生活そのものを『ファイト・クラブ』のタイラー・ダーデン的に考える

生活

フリーランスになってから(いや、なる以前から)お金にはけっこう苦労しています。最近、少しずつお金に関してどういうふうに考えるか? を整理していたので、その内容を連続ブログの形式でこれから書いていこうと思います。今回は第1回です。

都心暮らしのサラリーマンをやってみて……

僕は新宿区に約7年間暮らし、被雇用者としては通算8年ほど働きました。それ以前は主にニートとして、実家に暮らしながらときどき仕事をして、そのお金で悠々自適に暮らしており、一時は「時間もあり、お金もある」という状態で、暇なときにふらっと海外旅行に行ったりもしていました。しかし、それでは何かまずい気がして、27歳ぐらいからフルタイムで働き始めたのです。

被雇用者の8年のうち、後ろの3年は200人程度とベンチャーとしてはそれなりの規模の会社でサラリーマンをしていました。自分は立ち位置的に他の社員に比べて社長や役員と話すことが多かったのですが、そこで感じたのは、考え方が被雇用者とは全然違うということでした。用いる言葉の意味だったり、世界観が違うなと。経営者(や投資家)と被雇用者では、同じ世界を見ているようでぜんぜん違う言語で解釈している、と思ったのです。

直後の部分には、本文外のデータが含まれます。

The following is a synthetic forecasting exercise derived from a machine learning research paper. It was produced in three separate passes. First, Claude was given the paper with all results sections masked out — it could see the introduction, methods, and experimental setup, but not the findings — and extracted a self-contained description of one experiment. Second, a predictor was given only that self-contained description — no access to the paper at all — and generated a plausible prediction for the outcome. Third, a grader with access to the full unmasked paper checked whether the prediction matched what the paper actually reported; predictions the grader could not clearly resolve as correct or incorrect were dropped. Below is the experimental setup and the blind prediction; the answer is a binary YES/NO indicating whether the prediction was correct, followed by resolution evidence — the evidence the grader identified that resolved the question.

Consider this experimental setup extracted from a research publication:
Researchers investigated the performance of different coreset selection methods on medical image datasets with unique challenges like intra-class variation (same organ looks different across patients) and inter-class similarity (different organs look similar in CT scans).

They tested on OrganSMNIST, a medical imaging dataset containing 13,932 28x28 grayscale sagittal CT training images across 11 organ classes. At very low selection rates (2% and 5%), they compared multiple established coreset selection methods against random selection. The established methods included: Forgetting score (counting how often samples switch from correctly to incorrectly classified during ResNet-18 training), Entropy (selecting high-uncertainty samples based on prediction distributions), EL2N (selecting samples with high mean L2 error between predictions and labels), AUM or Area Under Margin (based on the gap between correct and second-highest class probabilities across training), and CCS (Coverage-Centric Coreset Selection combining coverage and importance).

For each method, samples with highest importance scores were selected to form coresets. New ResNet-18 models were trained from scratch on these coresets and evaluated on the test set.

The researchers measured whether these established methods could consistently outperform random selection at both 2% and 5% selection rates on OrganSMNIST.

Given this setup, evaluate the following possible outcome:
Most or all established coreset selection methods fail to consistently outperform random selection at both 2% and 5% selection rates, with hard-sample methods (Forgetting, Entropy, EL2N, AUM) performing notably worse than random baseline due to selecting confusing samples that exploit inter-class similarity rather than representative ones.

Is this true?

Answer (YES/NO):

で、彼らは明言はしないものの「資本家になったほうがいいよ」的なニュアンスが、言外ににじみ出ているのです。被雇用者でいることの損、ということですかね。

フリーランスとブルシット・ジョブ

自分は2021年からフリーランスになりましたが、当初1年ほどはまだ被雇用者の感覚で仕事していて、いわゆる「ブルシット・ジョブ」の状態でした。『ファイト・クラブ』で言うところのエドワード・ノートンの初期状態です。

『ファイト・クラブ』(1999)画像はAmazonより。

『ファイト・クラブ』には、ブラッド・ピット演じるタイラー・ダーデンという魅力的なキャラクターが出てくるんですが、彼は劇中でこう言います。

くそったれ、仕事といえばガソリンスタンドの店員、
レストランのウエイター、サラリーマンという奴隷
God damn it, an entire generation pumping gas, waiting tables; slaves with white collars.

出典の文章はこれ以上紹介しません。